**What is needed:** Copy every row below word for word, leaving out the pictures.

**Entries supplied:**
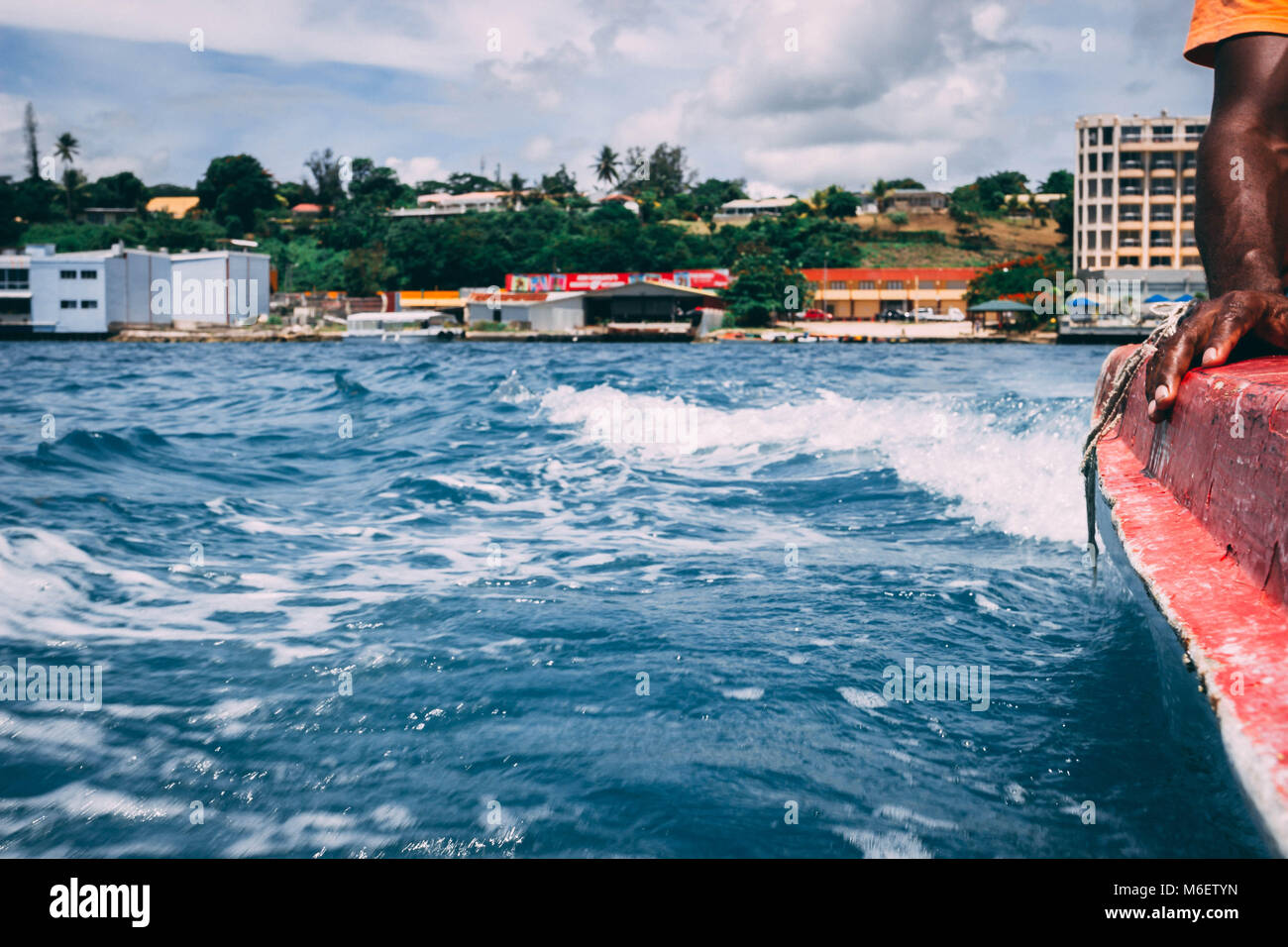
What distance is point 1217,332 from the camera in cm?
175

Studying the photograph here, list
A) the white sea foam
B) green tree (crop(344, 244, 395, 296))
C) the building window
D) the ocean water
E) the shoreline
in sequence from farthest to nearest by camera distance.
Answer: green tree (crop(344, 244, 395, 296))
the building window
the shoreline
the white sea foam
the ocean water

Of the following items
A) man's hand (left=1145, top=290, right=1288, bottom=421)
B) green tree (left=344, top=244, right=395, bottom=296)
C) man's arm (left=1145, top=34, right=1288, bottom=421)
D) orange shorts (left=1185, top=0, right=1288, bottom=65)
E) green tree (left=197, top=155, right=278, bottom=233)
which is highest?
green tree (left=197, top=155, right=278, bottom=233)

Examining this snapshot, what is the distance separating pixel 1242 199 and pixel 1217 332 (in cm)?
31

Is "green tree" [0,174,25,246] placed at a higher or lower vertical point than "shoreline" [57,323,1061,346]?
higher

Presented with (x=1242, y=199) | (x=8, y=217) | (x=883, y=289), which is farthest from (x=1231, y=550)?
(x=8, y=217)

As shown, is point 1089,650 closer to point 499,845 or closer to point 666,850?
point 666,850

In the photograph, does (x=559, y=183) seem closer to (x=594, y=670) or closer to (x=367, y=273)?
(x=367, y=273)

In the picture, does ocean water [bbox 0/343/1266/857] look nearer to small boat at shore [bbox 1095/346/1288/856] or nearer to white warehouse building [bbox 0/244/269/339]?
small boat at shore [bbox 1095/346/1288/856]

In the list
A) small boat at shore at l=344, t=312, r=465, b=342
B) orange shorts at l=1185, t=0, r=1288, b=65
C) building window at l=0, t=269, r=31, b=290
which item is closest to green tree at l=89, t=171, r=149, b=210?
building window at l=0, t=269, r=31, b=290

**Finished answer:**
What distance is point 1217,332 from the camera in cm?
175

Studying the photograph here, list
A) the white sea foam
B) green tree (crop(344, 244, 395, 296))
C) the building window
D) the ocean water
E) the shoreline
in sequence from farthest to nearest by camera distance.
Answer: green tree (crop(344, 244, 395, 296))
the building window
the shoreline
the white sea foam
the ocean water

Of the following items
A) man's hand (left=1145, top=290, right=1288, bottom=421)
B) green tree (left=344, top=244, right=395, bottom=296)
C) man's arm (left=1145, top=34, right=1288, bottom=421)
D) orange shorts (left=1185, top=0, right=1288, bottom=65)
E) green tree (left=197, top=155, right=278, bottom=233)
which is highest?
green tree (left=197, top=155, right=278, bottom=233)

Examining this snapshot, what is the distance separating pixel 1242 199 and pixel 1217 332 (in cm)?
31

Is "green tree" [0,174,25,246] placed at a higher or lower vertical point than "shoreline" [57,323,1061,346]?
higher

Presented with (x=1242, y=199) | (x=8, y=217) | (x=883, y=289), which is farthest from (x=1231, y=550)?
(x=8, y=217)

As shown, is point 1089,650 closer to point 499,845 or closer to point 666,850?
point 666,850

In the photograph, does (x=559, y=183) seem closer to (x=594, y=670) or closer to (x=367, y=273)?
(x=367, y=273)

In the picture, does ocean water [bbox 0/343/1266/857] look nearer to small boat at shore [bbox 1095/346/1288/856] or nearer to white warehouse building [bbox 0/244/269/339]?
small boat at shore [bbox 1095/346/1288/856]

In the list
A) small boat at shore at l=344, t=312, r=465, b=342
B) orange shorts at l=1185, t=0, r=1288, b=65
C) building window at l=0, t=269, r=31, b=290
which item is closest to green tree at l=89, t=171, r=149, b=210?
building window at l=0, t=269, r=31, b=290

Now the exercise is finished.